Various claims have been made about this, mostly along the lines of "SRAM is cheaper" (and compared to flash RAM, it is).
But the most credible reference I've seen explains that of the options available at the time, SRAM was the least expensive one that could still fit save data for those games. EEPROM was less expensive, but had a much smaller space available for saving data for each game. Some games (those twelve, presumably) needed to save more data than could fit in an EEPROM, and so they had to use the more expensive SRAM option. Flash RAM was available as well and had even more storage than SRAM, but was also a lot more expensive than even that.
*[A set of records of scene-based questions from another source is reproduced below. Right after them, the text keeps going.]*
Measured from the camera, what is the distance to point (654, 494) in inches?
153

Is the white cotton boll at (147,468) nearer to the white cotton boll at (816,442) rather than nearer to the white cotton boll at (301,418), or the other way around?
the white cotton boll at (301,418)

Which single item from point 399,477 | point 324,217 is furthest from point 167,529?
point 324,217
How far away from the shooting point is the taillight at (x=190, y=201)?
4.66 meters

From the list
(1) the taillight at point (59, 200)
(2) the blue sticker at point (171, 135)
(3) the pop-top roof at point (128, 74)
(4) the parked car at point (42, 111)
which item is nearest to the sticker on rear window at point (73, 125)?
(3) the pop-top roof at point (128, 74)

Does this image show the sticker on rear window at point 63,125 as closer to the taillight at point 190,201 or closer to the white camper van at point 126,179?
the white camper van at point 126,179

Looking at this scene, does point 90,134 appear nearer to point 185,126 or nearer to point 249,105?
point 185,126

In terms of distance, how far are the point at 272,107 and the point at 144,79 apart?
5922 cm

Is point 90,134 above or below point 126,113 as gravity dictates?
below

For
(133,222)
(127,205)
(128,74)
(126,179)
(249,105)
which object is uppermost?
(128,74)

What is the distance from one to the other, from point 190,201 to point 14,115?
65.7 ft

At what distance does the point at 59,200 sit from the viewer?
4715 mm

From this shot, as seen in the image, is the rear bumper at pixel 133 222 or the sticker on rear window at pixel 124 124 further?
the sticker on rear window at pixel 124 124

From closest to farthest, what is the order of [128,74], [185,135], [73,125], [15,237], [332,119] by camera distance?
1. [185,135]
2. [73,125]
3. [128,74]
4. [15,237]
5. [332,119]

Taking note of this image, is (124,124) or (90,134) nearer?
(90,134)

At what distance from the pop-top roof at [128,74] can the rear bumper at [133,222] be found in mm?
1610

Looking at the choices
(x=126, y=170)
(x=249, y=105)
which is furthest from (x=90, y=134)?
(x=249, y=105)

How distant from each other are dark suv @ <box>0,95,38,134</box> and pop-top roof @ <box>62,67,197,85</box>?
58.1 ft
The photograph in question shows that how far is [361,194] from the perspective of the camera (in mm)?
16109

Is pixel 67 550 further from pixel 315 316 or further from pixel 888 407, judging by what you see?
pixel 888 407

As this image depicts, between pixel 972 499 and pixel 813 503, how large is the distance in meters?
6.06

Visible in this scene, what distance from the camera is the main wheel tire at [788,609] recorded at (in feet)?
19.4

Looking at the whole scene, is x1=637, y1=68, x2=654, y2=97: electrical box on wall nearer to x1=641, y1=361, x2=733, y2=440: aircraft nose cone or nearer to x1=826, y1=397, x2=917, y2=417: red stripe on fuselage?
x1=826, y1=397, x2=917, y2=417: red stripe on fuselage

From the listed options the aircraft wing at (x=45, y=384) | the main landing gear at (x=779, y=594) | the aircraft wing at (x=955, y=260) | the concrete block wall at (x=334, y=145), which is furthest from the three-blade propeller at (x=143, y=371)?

From https://www.resetera.com/threads/psa-some-of-your-nintendo-64-save-game-files-may-be-at-risk.55211/page-3#post-21331175:
N64 developers basically had 5 options for save storage:
4kb EEPROM (512 bytes)
16kb EEPROM (2048 bytes)
256kb SRAM (32,768 bytes)
256kb SRAM Controller Pak (32,768 bytes) (some 3rd party Paks had even more memory)
1Mb FRAM (131,072 bytes)
EEPROM was the cheapest to produce but a lot of developers moved to SRAM because they needed more storage for their save files. Most developers went with SRAM over the battery-less and much greater capacity Flash memory because they were already forking over $30 or more on production costs alone for the N64 cartridge (deja vu with the Switch right now) and Flash memory was extremely more expensive back in the day. Only a small list of games actually used FRAM like Paper Mario and Pokemon Stadium 2 for example.